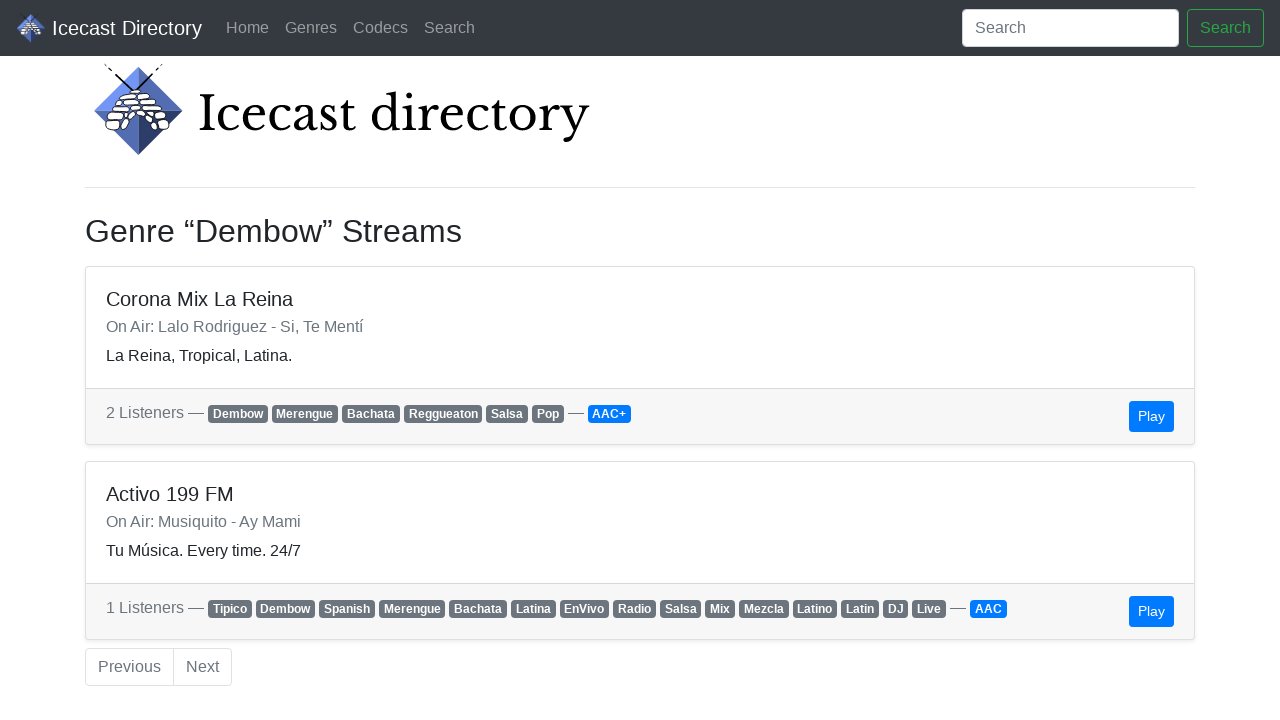

--- FILE ---
content_type: text/html; charset=utf-8
request_url: http://dir.xiph.org/genres/Dembow
body_size: 1990
content:
<!DOCTYPE html>
<html lang="en">
    <head>
        <meta charset="utf-8">
<title>Xiph Directory (BETA) &mdash; Genre Dembow</title>
<meta name="viewport" content="width=device-width, initial-scale=1, shrink-to-fit=no">
<link rel="stylesheet" href="/static/css/bootstrap.min.css" integrity="sha384-Vkoo8x4CGsO3+Hhxv8T/Q5PaXtkKtu6ug5TOeNV6gBiFeWPGFN9MuhOf23Q9Ifjh">

<link rel="apple-touch-icon" sizes="180x180" href="/static/favicons/apple-touch-icon.png">
<link rel="icon" type="image/png" sizes="32x32" href="/static/favicons/favicon-32x32.png">
<link rel="icon" type="image/png" sizes="16x16" href="/static/favicons/favicon-16x16.png">
<link rel="manifest" href="/static/favicons/site.webmanifest">
<link rel="mask-icon" href="/static/favicons/safari-pinned-tab.svg" color="#29495c">
<link rel="shortcut icon" href="/static/favicons/favicon.ico">
<meta name="apple-mobile-web-app-title" content="Xiph Directory">
<meta name="application-name" content="Xiph Directory">
<meta name="msapplication-TileColor" content="#2b5797">
<meta name="msapplication-config" content="/static/favicons/browserconfig.xml">
<meta name="theme-color" content="#29495c">

    </head>
    <body>
        <nav class="navbar navbar-expand-lg navbar-dark bg-dark">
    <a class="navbar-brand" href="/">
        <img src="/static/img/logo.png" width="30" height="30" class="d-inline-block align-top" alt="">
        Icecast Directory
    </a>
    <button class="navbar-toggler" type="button" data-toggle="collapse" data-target="#navbarSupportedContent" aria-controls="navbarSupportedContent" aria-expanded="false" aria-label="Toggle navigation">
        <span class="navbar-toggler-icon"></span>
    </button>

    <div class="collapse navbar-collapse" id="navbarSupportedContent">
        <ul class="navbar-nav mr-auto">
            
            <li class="nav-item"><a class="nav-link" href="/">Home</a></li>
            <li class="nav-item"><a class="nav-link" href="/genres">Genres</a></li>
            <li class="nav-item"><a class="nav-link" href="/codecs">Codecs</a></li>
            <li class="nav-item"><a class="nav-link" href="/search">Search</a></li>
        </ul>
        <form class="form-inline my-2 my-lg-0" action="/search">
            <input class="form-control mr-sm-2" type="search" name="q" placeholder="Search" aria-label="Search">
            <button class="btn btn-outline-success my-2 my-sm-0" type="submit">Search</button>
        </form>
    </div>
</nav>


        <main role="main" class="container">
            <h1>
                <a href="/">
                    <img src="/static/img/logo_jumbo.svg" style="width: 100% \9; max-width: 512px;" class="d-inline-block" alt="">
                    <span class="sr-only">Icecast Directory</span>
                </a>
            </h1>
            <hr class="my-4">

            <h2>Genre “Dembow” Streams</h2>

            
    <div class="card shadow-sm mt-3">
        <div class="card-body">
            <h5 class="card-title">Corona Mix La Reina</h5>
            <h6 class="card-subtitle mb-2 text-muted">On Air: Lalo Rodriguez - Si, Te Mentí</h6>
            <p class="card-text">La Reina, Tropical, Latina.</p>
        </div>
        <div class="card-footer d-block text-muted">
            2 Listeners &mdash;
            
            <a href="/genres/Dembow" class="badge badge-secondary">Dembow</a>
            
            <a href="/genres/Merengue" class="badge badge-secondary">Merengue</a>
            
            <a href="/genres/Bachata" class="badge badge-secondary">Bachata</a>
            
            <a href="/genres/Reggueaton" class="badge badge-secondary">Reggueaton</a>
            
            <a href="/genres/Salsa" class="badge badge-secondary">Salsa</a>
            
            <a href="/genres/Pop" class="badge badge-secondary">Pop</a>
            
            &mdash;
            
            <a href="/codecs/AAC&#43;" class="badge badge-primary">AAC&#43;</a>
            
            <div class="d-inline-block float-right">
                <a href="http://c15.radioboss.fm:8463/autodj" class="btn btn-sm btn-primary">Play</a>
            </div>
        </div>
    </div>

» Task directions:
Leave images out of the retyped records; keep all else exact.

» Reply:
--- FILE ---
content_type: text/html; charset=utf-8
request_url: http://dir.xiph.org/genres/Dembow
body_size: 1990
content:
<!DOCTYPE html>
<html lang="en">
    <head>
        <meta charset="utf-8">
<title>Xiph Directory (BETA) &mdash; Genre Dembow</title>
<meta name="viewport" content="width=device-width, initial-scale=1, shrink-to-fit=no">
<link rel="stylesheet" href="/static/css/bootstrap.min.css" integrity="sha384-Vkoo8x4CGsO3+Hhxv8T/Q5PaXtkKtu6ug5TOeNV6gBiFeWPGFN9MuhOf23Q9Ifjh">

<link rel="apple-touch-icon" sizes="180x180" href="/static/favicons/apple-touch-icon.png">
<link rel="icon" type="image/png" sizes="32x32" href="/static/favicons/favicon-32x32.png">
<link rel="icon" type="image/png" sizes="16x16" href="/static/favicons/favicon-16x16.png">
<link rel="manifest" href="/static/favicons/site.webmanifest">
<link rel="mask-icon" href="/static/favicons/safari-pinned-tab.svg" color="#29495c">
<link rel="shortcut icon" href="/static/favicons/favicon.ico">
<meta name="apple-mobile-web-app-title" content="Xiph Directory">
<meta name="application-name" content="Xiph Directory">
<meta name="msapplication-TileColor" content="#2b5797">
<meta name="msapplication-config" content="/static/favicons/browserconfig.xml">
<meta name="theme-color" content="#29495c">

    </head>
    <body>
        <nav class="navbar navbar-expand-lg navbar-dark bg-dark">
    <a class="navbar-brand" href="/">
        <img src="/static/img/logo.png" width="30" height="30" class="d-inline-block align-top" alt="">
        Icecast Directory
    </a>
    <button class="navbar-toggler" type="button" data-toggle="collapse" data-target="#navbarSupportedContent" aria-controls="navbarSupportedContent" aria-expanded="false" aria-label="Toggle navigation">
        <span class="navbar-toggler-icon"></span>
    </button>

    <div class="collapse navbar-collapse" id="navbarSupportedContent">
        <ul class="navbar-nav mr-auto">
            
            <li class="nav-item"><a class="nav-link" href="/">Home</a></li>
            <li class="nav-item"><a class="nav-link" href="/genres">Genres</a></li>
            <li class="nav-item"><a class="nav-link" href="/codecs">Codecs</a></li>
            <li class="nav-item"><a class="nav-link" href="/search">Search</a></li>
        </ul>
        <form class="form-inline my-2 my-lg-0" action="/search">
            <input class="form-control mr-sm-2" type="search" name="q" placeholder="Search" aria-label="Search">
            <button class="btn btn-outline-success my-2 my-sm-0" type="submit">Search</button>
        </form>
    </div>
</nav>


        <main role="main" class="container">
            <h1>
                <a href="/">
                    <img src="/static/img/logo_jumbo.svg" style="width: 100% \9; max-width: 512px;" class="d-inline-block" alt="">
                    <span class="sr-only">Icecast Directory</span>
                </a>
            </h1>
            <hr class="my-4">

            <h2>Genre “Dembow” Streams</h2>

            
    <div class="card shadow-sm mt-3">
        <div class="card-body">
            <h5 class="card-title">Corona Mix La Reina</h5>
            <h6 class="card-subtitle mb-2 text-muted">On Air: Lalo Rodriguez - Si, Te Mentí</h6>
            <p class="card-text">La Reina, Tropical, Latina.</p>
        </div>
        <div class="card-footer d-block text-muted">
            2 Listeners &mdash;
            
            <a href="/genres/Dembow" class="badge badge-secondary">Dembow</a>
            
            <a href="/genres/Merengue" class="badge badge-secondary">Merengue</a>
            
            <a href="/genres/Bachata" class="badge badge-secondary">Bachata</a>
            
            <a href="/genres/Reggueaton" class="badge badge-secondary">Reggueaton</a>
            
            <a href="/genres/Salsa" class="badge badge-secondary">Salsa</a>
            
            <a href="/genres/Pop" class="badge badge-secondary">Pop</a>
            
            &mdash;
            
            <a href="/codecs/AAC&#43;" class="badge badge-primary">AAC&#43;</a>
            
            <div class="d-inline-block float-right">
                <a href="http://c15.radioboss.fm:8463/autodj" class="btn btn-sm btn-primary">Play</a>
            </div>
        </div>
    </div>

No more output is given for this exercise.